- **Exercício proposto A**
Transcreva do texto sobre a segurança em Tamaulipas o trecho que vai de "E foi aí que" até "abordou a questão.".
- **Exercício proposto B**
Responda com base no texto sobre a segurança em Tamaulipas:
(i) Por quantos anos Willy Zúñiga se dedicou a entender e combater o crime?
(ii) Que profissionais as mesas redondas cidadãs ajudaram a recrutar?
(iii) O que o plano de segurança de Sheinbaum contempla?
- **Exercício proposto C**
Dê continuidade ao texto sobre a segurança em Tamaulipas a partir da última frase apresentada.

- **Trecho selecionado**
# # # # #
Willy Zúñiga passou 20 anos se dedicando a entender e combater o crime em diferentes funções: como policial, promotor público e agora como reitor da Universidade de Segurança e Justiça de Tamaulipas, uma academia para formação de policiais, que é outra inovação da Mesa-redonda.

"É difícil explicar quão complicada era a situação", diz ele.

"Porque não só a polícia não tinha a infraestrutura nem a mão de obra necessária para lidar com isso, como também havia uma compreensível crise de credibilidade em relação às instituições."

E foi aí que o rigor metodológico da Mesa deixou sua marca: "As mesas redondas cidadãs nos ajudaram a recrutar psicólogos, enfermeiros e profissionais que soubessem processar a informação e gerassem confiança nos cidadãos. E isso nos permitiu ter especialização, melhores perfis policiais e coordenação institucional".

Tanto para Apperti quanto para Zúñiga, a experiência de Tampico serve para mostrar que a violência gerada pelo crime tem soluções concretas que vão além da luta contra a pobreza ou o desemprego, premissa sob a qual o governo de Andrés Manuel López Obrador abordou a questão.

Embora Sheinbaum queira continuar com a estratégia de tratar das causas do crime, o seu plano de segurança contempla, como aconteceu em Tampico, um fortalecimento da inteligência, a criação de uma academia e melhores sistemas de denúncia e coordenação de dados.

A Universidade de Segurança e Justiça de Tamaulipas é uma das razões pelas quais a polícia da região é muito menos corrupta hoje
A Universidade de Segurança e Justiça de Tamaulipas é uma das razões pelas quais a polícia da região é muito menos corrupta hoje
Foto: Universidade de Segurança e Justiça de Tamaulipas / BBC News Brasil

Apperti insiste: "Prevenir o crime é um oceano muito difícil de navegar, porque depende de políticas públicas que reduzam a marginalização, a necessidade e a falta de oportunidades, e isso é algo que não podemos fazer".
# # # # #
- **Registros**

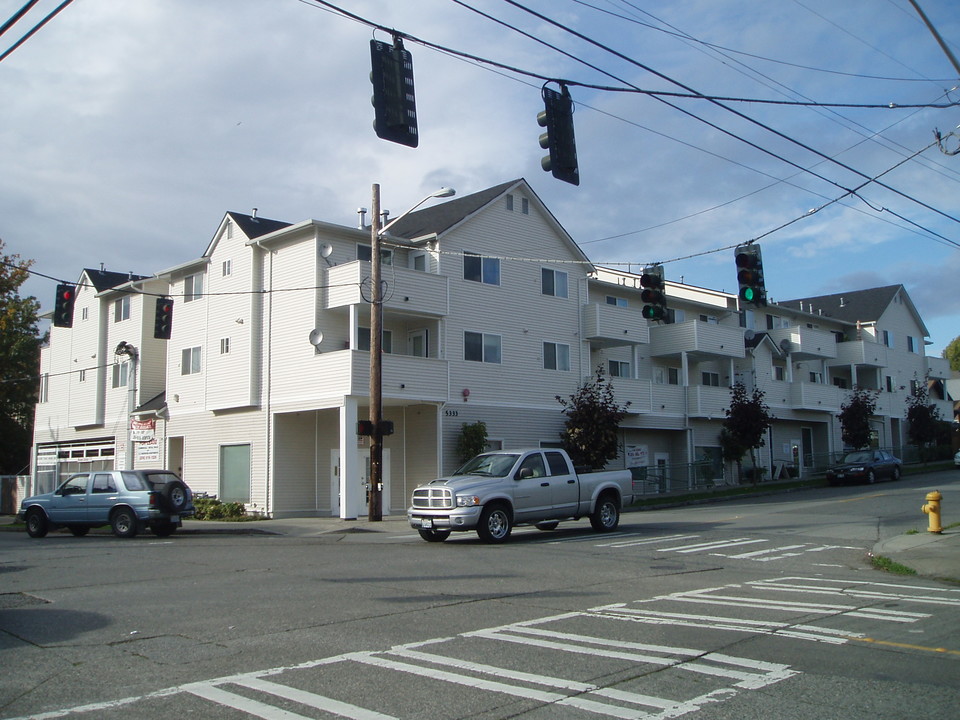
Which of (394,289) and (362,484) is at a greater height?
(394,289)

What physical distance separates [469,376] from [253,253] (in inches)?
356

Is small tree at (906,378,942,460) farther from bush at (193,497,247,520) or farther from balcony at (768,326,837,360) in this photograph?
bush at (193,497,247,520)

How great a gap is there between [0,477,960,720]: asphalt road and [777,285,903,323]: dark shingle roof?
1858 inches

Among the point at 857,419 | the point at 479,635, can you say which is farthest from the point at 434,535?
the point at 857,419

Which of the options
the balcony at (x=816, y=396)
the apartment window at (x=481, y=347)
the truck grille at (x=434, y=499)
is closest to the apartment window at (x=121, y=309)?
the apartment window at (x=481, y=347)

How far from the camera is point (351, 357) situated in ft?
91.1

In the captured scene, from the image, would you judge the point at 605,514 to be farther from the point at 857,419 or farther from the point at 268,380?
the point at 857,419

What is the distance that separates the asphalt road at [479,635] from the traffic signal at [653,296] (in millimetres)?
4707

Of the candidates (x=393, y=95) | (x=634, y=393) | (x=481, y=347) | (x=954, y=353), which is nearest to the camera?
(x=393, y=95)

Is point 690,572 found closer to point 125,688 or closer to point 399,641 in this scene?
point 399,641

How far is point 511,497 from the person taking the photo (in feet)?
59.6

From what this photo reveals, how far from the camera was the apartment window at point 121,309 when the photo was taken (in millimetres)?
40344

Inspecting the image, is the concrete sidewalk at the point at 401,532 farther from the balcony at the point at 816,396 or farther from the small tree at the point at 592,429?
the balcony at the point at 816,396

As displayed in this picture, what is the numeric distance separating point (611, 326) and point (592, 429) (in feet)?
18.5
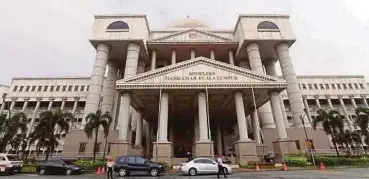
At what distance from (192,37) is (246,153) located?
30354mm

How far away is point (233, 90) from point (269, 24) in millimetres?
24043

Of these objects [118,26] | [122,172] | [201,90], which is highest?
[118,26]

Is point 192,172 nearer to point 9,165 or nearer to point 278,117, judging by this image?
point 278,117

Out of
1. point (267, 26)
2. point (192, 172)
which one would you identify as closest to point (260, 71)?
point (267, 26)

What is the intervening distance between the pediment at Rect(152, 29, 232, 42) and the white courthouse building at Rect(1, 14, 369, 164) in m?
0.21

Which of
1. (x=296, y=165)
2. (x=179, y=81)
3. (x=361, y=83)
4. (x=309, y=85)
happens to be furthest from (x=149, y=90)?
(x=361, y=83)

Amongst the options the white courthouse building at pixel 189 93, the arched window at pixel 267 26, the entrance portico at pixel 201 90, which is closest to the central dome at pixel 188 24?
the white courthouse building at pixel 189 93

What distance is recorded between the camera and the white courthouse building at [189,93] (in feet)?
102

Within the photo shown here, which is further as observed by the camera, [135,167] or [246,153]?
[246,153]

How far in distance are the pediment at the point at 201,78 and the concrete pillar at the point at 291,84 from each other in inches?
534

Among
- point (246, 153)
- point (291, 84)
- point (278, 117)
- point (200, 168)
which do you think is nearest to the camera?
point (200, 168)

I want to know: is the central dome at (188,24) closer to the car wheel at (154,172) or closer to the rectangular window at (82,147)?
the rectangular window at (82,147)

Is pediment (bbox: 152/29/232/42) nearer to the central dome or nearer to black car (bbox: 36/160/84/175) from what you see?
the central dome

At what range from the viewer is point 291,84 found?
4488cm
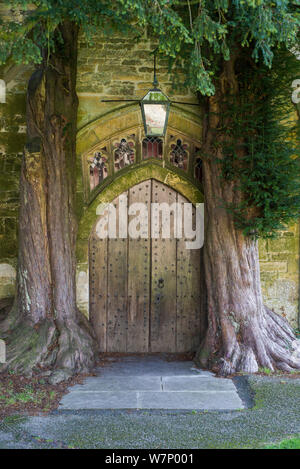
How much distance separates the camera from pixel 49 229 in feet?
19.0

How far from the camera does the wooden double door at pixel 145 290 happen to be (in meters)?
6.52

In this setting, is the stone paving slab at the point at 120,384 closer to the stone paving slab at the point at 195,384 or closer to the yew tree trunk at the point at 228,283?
the stone paving slab at the point at 195,384

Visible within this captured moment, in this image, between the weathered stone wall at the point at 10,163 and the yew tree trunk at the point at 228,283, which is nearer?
the yew tree trunk at the point at 228,283

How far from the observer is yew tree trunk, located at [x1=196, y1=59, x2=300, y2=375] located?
561cm

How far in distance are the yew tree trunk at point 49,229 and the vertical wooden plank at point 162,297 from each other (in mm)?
994

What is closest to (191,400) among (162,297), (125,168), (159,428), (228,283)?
(159,428)

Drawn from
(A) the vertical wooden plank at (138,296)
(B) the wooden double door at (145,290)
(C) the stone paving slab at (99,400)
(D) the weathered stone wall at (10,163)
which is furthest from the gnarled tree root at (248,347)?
(D) the weathered stone wall at (10,163)

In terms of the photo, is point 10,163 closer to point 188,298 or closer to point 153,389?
point 188,298

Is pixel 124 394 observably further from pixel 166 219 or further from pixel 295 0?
pixel 295 0

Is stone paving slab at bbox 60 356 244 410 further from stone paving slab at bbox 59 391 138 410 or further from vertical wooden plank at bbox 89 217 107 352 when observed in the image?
vertical wooden plank at bbox 89 217 107 352

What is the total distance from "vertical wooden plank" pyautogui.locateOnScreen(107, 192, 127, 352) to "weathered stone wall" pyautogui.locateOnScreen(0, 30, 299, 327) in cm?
35

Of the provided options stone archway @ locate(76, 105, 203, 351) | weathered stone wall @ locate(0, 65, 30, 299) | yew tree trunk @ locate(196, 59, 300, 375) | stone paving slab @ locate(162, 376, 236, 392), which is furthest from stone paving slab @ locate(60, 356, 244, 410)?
weathered stone wall @ locate(0, 65, 30, 299)

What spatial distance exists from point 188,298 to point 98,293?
1245 mm

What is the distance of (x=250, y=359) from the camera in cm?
541
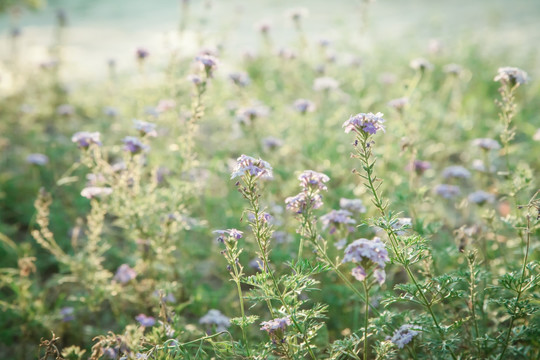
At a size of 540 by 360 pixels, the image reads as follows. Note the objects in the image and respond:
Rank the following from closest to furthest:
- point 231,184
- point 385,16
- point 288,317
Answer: point 288,317
point 231,184
point 385,16

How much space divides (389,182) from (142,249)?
1.85 metres

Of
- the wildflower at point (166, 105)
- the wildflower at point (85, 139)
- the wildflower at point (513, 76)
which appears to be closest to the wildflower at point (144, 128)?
the wildflower at point (85, 139)

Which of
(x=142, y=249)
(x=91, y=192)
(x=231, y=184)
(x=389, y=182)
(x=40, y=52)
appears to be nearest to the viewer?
(x=91, y=192)

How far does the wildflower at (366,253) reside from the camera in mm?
1598

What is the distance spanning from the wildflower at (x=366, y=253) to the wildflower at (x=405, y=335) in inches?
15.5

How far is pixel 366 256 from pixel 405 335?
47cm

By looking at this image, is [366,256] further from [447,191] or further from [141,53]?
[141,53]

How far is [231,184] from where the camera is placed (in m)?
3.72

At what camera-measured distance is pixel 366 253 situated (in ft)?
5.22

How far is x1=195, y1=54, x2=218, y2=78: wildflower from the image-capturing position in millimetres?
2594

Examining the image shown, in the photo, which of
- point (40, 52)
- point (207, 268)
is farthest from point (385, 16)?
point (207, 268)

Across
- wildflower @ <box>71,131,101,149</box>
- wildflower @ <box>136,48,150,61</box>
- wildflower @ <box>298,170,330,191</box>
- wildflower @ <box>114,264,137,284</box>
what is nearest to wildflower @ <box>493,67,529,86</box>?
wildflower @ <box>298,170,330,191</box>

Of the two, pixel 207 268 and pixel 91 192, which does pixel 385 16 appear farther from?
pixel 91 192

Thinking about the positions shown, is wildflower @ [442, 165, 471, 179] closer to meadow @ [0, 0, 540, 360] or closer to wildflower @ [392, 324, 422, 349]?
meadow @ [0, 0, 540, 360]
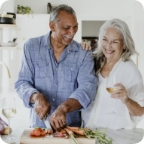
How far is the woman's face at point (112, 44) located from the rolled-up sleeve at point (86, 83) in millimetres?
63

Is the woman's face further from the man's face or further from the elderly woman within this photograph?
the man's face


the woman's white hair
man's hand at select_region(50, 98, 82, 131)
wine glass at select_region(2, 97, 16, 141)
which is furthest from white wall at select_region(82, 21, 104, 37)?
wine glass at select_region(2, 97, 16, 141)

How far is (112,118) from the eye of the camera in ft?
3.82

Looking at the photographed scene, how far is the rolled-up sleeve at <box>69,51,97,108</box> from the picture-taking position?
3.61 ft

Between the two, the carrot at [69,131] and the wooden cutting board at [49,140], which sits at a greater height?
the carrot at [69,131]

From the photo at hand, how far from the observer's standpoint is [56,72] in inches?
44.5

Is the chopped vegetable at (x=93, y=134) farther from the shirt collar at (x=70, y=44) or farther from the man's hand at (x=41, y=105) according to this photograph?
the shirt collar at (x=70, y=44)

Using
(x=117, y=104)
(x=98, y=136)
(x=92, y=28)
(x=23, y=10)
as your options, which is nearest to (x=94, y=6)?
(x=92, y=28)

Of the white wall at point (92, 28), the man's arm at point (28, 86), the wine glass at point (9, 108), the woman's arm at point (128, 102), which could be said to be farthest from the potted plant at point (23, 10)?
the woman's arm at point (128, 102)

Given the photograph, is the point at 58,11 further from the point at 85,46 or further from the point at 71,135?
the point at 71,135

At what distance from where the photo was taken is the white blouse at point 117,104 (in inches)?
44.6

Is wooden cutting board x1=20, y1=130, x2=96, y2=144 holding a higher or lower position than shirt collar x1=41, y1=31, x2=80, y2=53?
lower

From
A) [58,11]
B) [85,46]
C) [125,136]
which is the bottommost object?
[125,136]

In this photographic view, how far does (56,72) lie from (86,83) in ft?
0.38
# # # # #
- **Resposta A**
E foi aí que o rigor metodológico da Mesa deixou sua marca: "As mesas redondas cidadãs nos ajudaram a recrutar psicólogos, enfermeiros e profissionais que soubessem processar a informação e gerassem confiança nos cidadãos. E isso nos permitiu ter especialização, melhores perfis policiais e coordenação institucional".

Tanto para Apperti quanto para Zúñiga, a experiência de Tampico serve para mostrar que a violência gerada pelo crime tem soluções concretas que vão além da luta contra a pobreza ou o desemprego, premissa sob a qual o governo de Andrés Manuel López Obrador abordou a questão.

- **Resposta B**
(i) 20 anos.
(ii) Psicólogos, enfermeiros e profissionais que soubessem processar a informação e gerassem confiança nos cidadãos.
(iii) Um fortalecimento da inteligência, a criação de uma academia e melhores sistemas de denúncia e coordenação de dados.

- **Resposta C**
Tamaulipas, além disso, continua sendo um dos Estados mais vulneráveis à criminalidade, uma vez que está localizado na fronteira com os Estados Unidos, dentro das rotas do narcotráfico e de migração, e conta com a presença de vários grupos criminosos.

Tampico é, portanto, uma ilha no mar do crime. Uma ilha que conseguiu criar um oásis de segurança graças a uma coisa: credibilidade.

"Não somos o Estado, e não podemos acabar com o narcotráfico", afirma Apperti.

"O que podemos fazer é criar uma estrutura institucional confiável que envolva a comunidade, que cultue as denúncias, para que as autoridades possam fazer seu trabalho."

É por isso que a criação de uma "universidade de segurança", a mais importante do México nesta área, é motivo de grande orgulho para os membros da Mesa-redonda.

Ou, nas palavras de Zúñiga: "Não é apenas uma academia de polícia, mas um terreno fértil para os melhores recursos humanos com bom senso, um elevado senso de humanidade e serviço à sociedade".

E é isso, diz ele, "que permite que você possa confiar na sua polícia e assim, juntos, combater o crime".

Policial com arma apontada na Universidade de Segurança e Justiça de Tamaulipas.
Policial com arma apontada na Universidade de Segurança e Justiça de Tamaulipas.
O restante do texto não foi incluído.